Проезжий мужик провёз их вёрст восемь и денег не взял. Он показал, где граница Донской земли и как её перейти.

— Там, — сказал он, — всё одно. Советская власть. Но не верилось этому. На Дону власть Ленина и Троцкого! Власть предателей отчизны. Нет, Дон не покорится жиду!

С надеждою в сердце подходили они уже вечером к первой донской станице. Их обогнал конный казак, по виду офицер, в хорошей дорогой шубе, в большой отличной папахе, при шашке, украшенной серебром. Его сопровождало два казака. Они тоже были в дорогих шубах, один в казачьей шапке, другой в низкой бобровой. Офицер внимательно взглянул на прохожих. Это был бледный брюнет с чёрными стрижеными усами, с тонким носом и красиво очерченными выразительными губами. Павлик сейчас же узнал его.

— Ника, — сказал он. — Это Иван Михайлович Мартынов. Помнишь? Мы его у Леницыных встречали. Он пел баритоном у них. Гвардейский офицер. Вот находка. Я пойду, разыщу его. Мы все от него узнаем.

— Павлик, а если он?.. Если он их?

— Ну что ты! И казаки с ним. Это, наверно, уже калединцы. Мы спасены.

Но какая-то осторожность заставила их разделиться. Было решено, что Павлик пойдёт один, а Оля с Никой останутся за околицей опять у хлебной скирды.
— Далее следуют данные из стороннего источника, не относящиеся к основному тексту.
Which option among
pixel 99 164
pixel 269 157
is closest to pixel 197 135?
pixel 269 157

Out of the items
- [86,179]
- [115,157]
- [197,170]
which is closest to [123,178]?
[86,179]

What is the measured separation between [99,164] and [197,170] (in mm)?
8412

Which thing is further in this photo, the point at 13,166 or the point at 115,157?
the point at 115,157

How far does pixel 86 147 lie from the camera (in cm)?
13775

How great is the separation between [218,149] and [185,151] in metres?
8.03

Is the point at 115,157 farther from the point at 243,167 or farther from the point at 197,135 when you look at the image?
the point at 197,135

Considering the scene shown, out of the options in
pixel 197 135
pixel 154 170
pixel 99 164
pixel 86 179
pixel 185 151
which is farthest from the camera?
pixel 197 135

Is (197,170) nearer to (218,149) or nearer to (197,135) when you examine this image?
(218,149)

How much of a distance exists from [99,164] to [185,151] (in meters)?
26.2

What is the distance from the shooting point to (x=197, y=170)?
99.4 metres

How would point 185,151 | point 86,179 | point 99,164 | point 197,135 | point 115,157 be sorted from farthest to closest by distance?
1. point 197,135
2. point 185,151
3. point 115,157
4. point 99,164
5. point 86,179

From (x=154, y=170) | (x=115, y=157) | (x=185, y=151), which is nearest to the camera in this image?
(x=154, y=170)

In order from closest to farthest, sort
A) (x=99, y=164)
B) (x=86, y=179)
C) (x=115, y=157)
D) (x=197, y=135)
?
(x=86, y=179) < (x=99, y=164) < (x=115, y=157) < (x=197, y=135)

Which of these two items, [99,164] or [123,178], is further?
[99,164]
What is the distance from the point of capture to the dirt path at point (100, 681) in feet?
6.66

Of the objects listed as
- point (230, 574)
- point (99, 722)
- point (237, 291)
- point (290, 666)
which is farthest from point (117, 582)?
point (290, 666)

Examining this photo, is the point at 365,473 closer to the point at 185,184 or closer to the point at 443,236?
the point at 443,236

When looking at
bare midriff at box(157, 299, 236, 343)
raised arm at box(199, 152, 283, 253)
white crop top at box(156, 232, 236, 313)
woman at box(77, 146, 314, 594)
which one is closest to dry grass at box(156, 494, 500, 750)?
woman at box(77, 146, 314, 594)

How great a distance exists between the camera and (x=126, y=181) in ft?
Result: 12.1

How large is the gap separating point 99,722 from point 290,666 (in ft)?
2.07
— Погодите, — говорил Павлик, — я вам хлеба принесу, сала, чая вам изготовим, щей горячих. Иван Михайлович — душа-человек. Он и Саблина хорошо знал. А помнишь, Оля, как он за тобой ухаживал?

Павлик без труда нашёл хату, у которой остановился проезжий казак. Его рослая нарядная лошадь и такие же две лошади казаков были привязаны у большого дома, принадлежавшего зажиточному казаку.

Павлик поднялся на крыльцо и остолбенел, на двери был прибит белый картон, на котором крупными буквами было написано: «Канцелярия Камышанского совета рабочих, солдатских, крестьянских и казацких депутатов». «Комиссар».

Он хотел повернуться и бежать, но дверь широко распахнулась, и в полосе яркого света появился один из сопровождавших Мартынова казаков с бумагой в руке.

— Вам, товарищ, кого? — спросил он, с головы до ног оглядывая Павлика.